Best practice for using common subexpression elimination with lambdify in SymPy

2.8k views Asked by At

I'm currently attempting to use SymPy to generate and numerically evaluate a function and its gradient. For simplicity, I'll use the following function as an example (keeping in mind that the real function is much lengthier):

import sympy as sp
def g(x):
    return sp.cos(x) + sp.cos(x)**2 + sp.cos(x)**3

It's easy enough to numerically evaluate this function and its derivative:

import numpy as np
g_expr = sp.lambdify(x,g(x),modules='numpy')
dg_expr = sp.lambdify(x,sp.diff(g(x)),modules='numpy')

print g_expr(np.linspace(0,1,50))
print dg_expr(np.linspace(0,1,50))

For my real function, however, lambdify is slow, both in terms of generating the numerical function and in its evaluation. As many elements in my function are similar, I'd like to use common subexpression elimination (cse) within lambdify to speed this process up. I know that SymPy has a built-in function to perform cse,

>>> print sp.cse(g(x))
([(x0, cos(x))], [x0**3 + x0**2 + x0])

but don't know what syntax to use in order to utilize this result in my lambdify function (where I'd still like to use x as my input argument):

>>> g_expr_fast = sp.lambdify(x,sp.cse(g(x)),modules='numpy')
>>> print g_expr_fast(np.linspace(0,1,50))
Traceback (most recent call last):
  File "test3.py", line 34, in <module>
    print g_expr1(nx1)
  File "<string>", line 1, in <lambda>
NameError: global name 'x0' is not defined

Any help on how to use cse in lambdify would be appreciated. Or, if there are better ways to speed up my gradient calculations, I'd appreciate hearing those as well.

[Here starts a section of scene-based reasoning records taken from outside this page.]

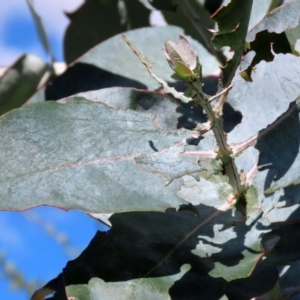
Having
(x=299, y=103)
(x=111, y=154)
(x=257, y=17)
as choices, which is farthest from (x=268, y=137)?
(x=257, y=17)

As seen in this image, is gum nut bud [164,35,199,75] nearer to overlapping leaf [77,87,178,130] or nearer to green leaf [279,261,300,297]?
overlapping leaf [77,87,178,130]

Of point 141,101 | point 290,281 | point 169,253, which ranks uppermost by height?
point 141,101

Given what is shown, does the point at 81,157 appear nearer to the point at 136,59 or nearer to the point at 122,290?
the point at 122,290

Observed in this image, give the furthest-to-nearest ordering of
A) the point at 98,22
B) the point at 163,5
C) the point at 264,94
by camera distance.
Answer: the point at 98,22 → the point at 163,5 → the point at 264,94

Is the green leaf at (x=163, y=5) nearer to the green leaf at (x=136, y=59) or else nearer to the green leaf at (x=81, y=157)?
the green leaf at (x=136, y=59)

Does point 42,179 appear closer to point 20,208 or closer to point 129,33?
point 20,208

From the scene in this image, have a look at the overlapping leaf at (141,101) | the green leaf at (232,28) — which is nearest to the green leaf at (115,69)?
the overlapping leaf at (141,101)

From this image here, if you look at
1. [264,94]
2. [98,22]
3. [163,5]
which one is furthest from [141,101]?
[98,22]

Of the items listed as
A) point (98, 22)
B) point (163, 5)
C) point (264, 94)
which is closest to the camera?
point (264, 94)

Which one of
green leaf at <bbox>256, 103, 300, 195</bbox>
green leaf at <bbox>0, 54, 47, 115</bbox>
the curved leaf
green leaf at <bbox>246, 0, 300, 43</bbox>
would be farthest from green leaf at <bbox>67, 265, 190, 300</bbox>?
the curved leaf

In case it's relevant, I'm using Python 2.7.3 and SymPy 0.7.6.

3

There are 3 answers

1
Bort On

So this might not be the most optimal way to do it, but for my small example it works.

The idea of following code is lambdifying each common subexpression and generate a new function with possibly all arguments. I added a few additional sin and cos terms to add possible dependencies from previous subexpressions.

import sympy as sp
import sympy.abc
import numpy as np
import matplotlib.pyplot as pl

def g(x):
    return sp.cos(x) + sp.cos(x)**2 + sp.cos(x)**3 + sp.sin(sp.cos(x)+sp.sin(x))**4 + sp.sin(x) - sp.cos(3*x) + sp.sin(x)**2

repl, redu=sp.cse(g(sp.abc.x))

funs = []
syms = [sp.abc.x]
for i, v in enumerate(repl):
    funs.append(sp.lambdify(syms,v[1],modules='numpy'))
    syms.append(v[0])

glam = sp.lambdify(syms,redu[0],modules='numpy')

x = np.linspace(-1,5,10)
xs=[x]

for f in funs:
    xs.append(f(*xs))

print glam(*xs)
glamlam = sp.lambdify(sp.abc.x,g(sp.abc.x),modules='numpy')
print glamlam(x)
print np.allclose(glamlam(x),glam(*xs))

repl contains:

[(x0, cos(x)), (x1, sin(x)), (x2, x0 + x1)]

and redu contains

[x0**3 + x0**2 + x1**2 + x2 + sin(x2)**4 - cos(3*x)]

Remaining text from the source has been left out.